At this point of time, when all members of the batch have passed three score years of their life, the majority is still professionally engaged gainfully, keeping themselves occupied. Some of those who opted for early retirement are strangely engaged in preoccupations totally unrelated to the professional training they had undergone. Some are now successful industrialists, horticulturists, planters managing their own properties, wild life and nature enthusiasts, photographers etc. Some have ventured into extreme fields like classical music, painting, floral decoration, cartoon drawing and theology etc.

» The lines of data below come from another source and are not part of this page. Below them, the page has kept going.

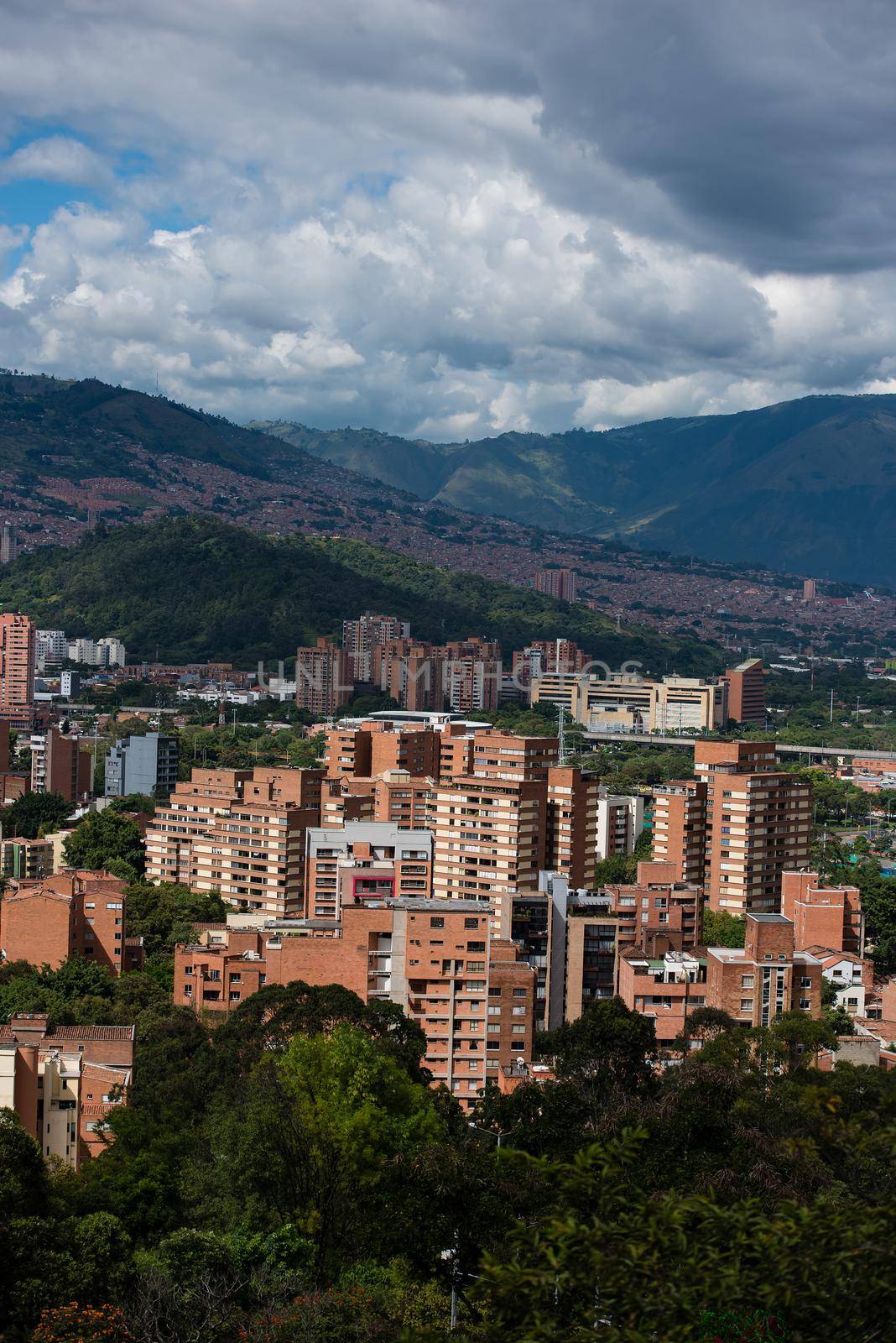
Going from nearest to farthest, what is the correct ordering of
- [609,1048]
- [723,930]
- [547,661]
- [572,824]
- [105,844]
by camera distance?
[609,1048] → [723,930] → [572,824] → [105,844] → [547,661]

All members of the batch owe their gratitude to the then Professors of the Faculty of Agriculture, who nurtured them and guided them to be what each one has turned out to be. The Professors who taught this batch of students at the Faculty of Agriculture were – Terrence Seneviratne, R. R. Appadurai, B. A. Baptist, Stanley Kalpage, Samaraweera, Karunajeewa, A. E. Wickramanayake, Y. D. A.Senanayake, T. Jogaratnam, Mervyn Pulle and also Kodituwakku, Peter Seneviratne and Silva from the Faculty of Veterinary Science plus George Thambiahpillai from the Geography Department, who taught Climatology. The batch also acknowledges the services rendered by the several Asst. Lecturers of the Faculty at that time, in conducting practical classes as well as "Vacation Training" and also the Laboratory and Technical staff, who were very cooperative.

Last but not least, the gratitude of the batch is also due to Professors B. A. Abeywickrama, R. N. de Fonseka, Balasubramaniam, Devendrarajah, Hilary Crusz, Sultan Bawa, Ariyaratne, Dias, Ramakrishna and Selvaratnam from the Faculty of Science, who provided them the much needed basic understanding in scientific fundamentals.

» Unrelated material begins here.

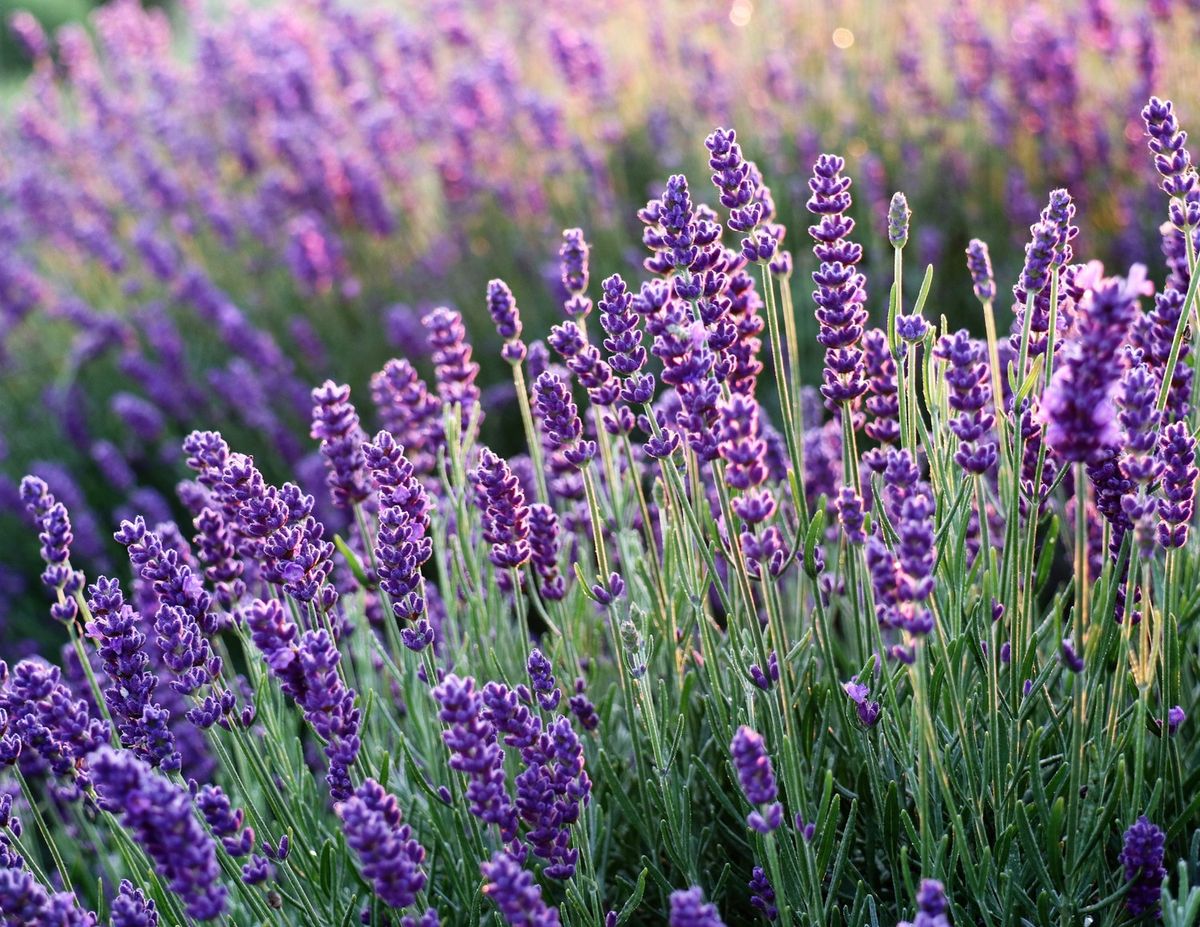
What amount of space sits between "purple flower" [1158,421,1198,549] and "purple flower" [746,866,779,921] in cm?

The whole group remembers all those academicians with much appreciation and veneration. What they inculcated in us has helped us immensely in what we are today in life, in general, as well as in our chosen areas of professional activity.

The writer wishes to acknowledge with thanks the inputs provided by Daya (Wijayawardana) and Rata (W. Ratnayake) in making valuable suggestions and painstakingly editing this article.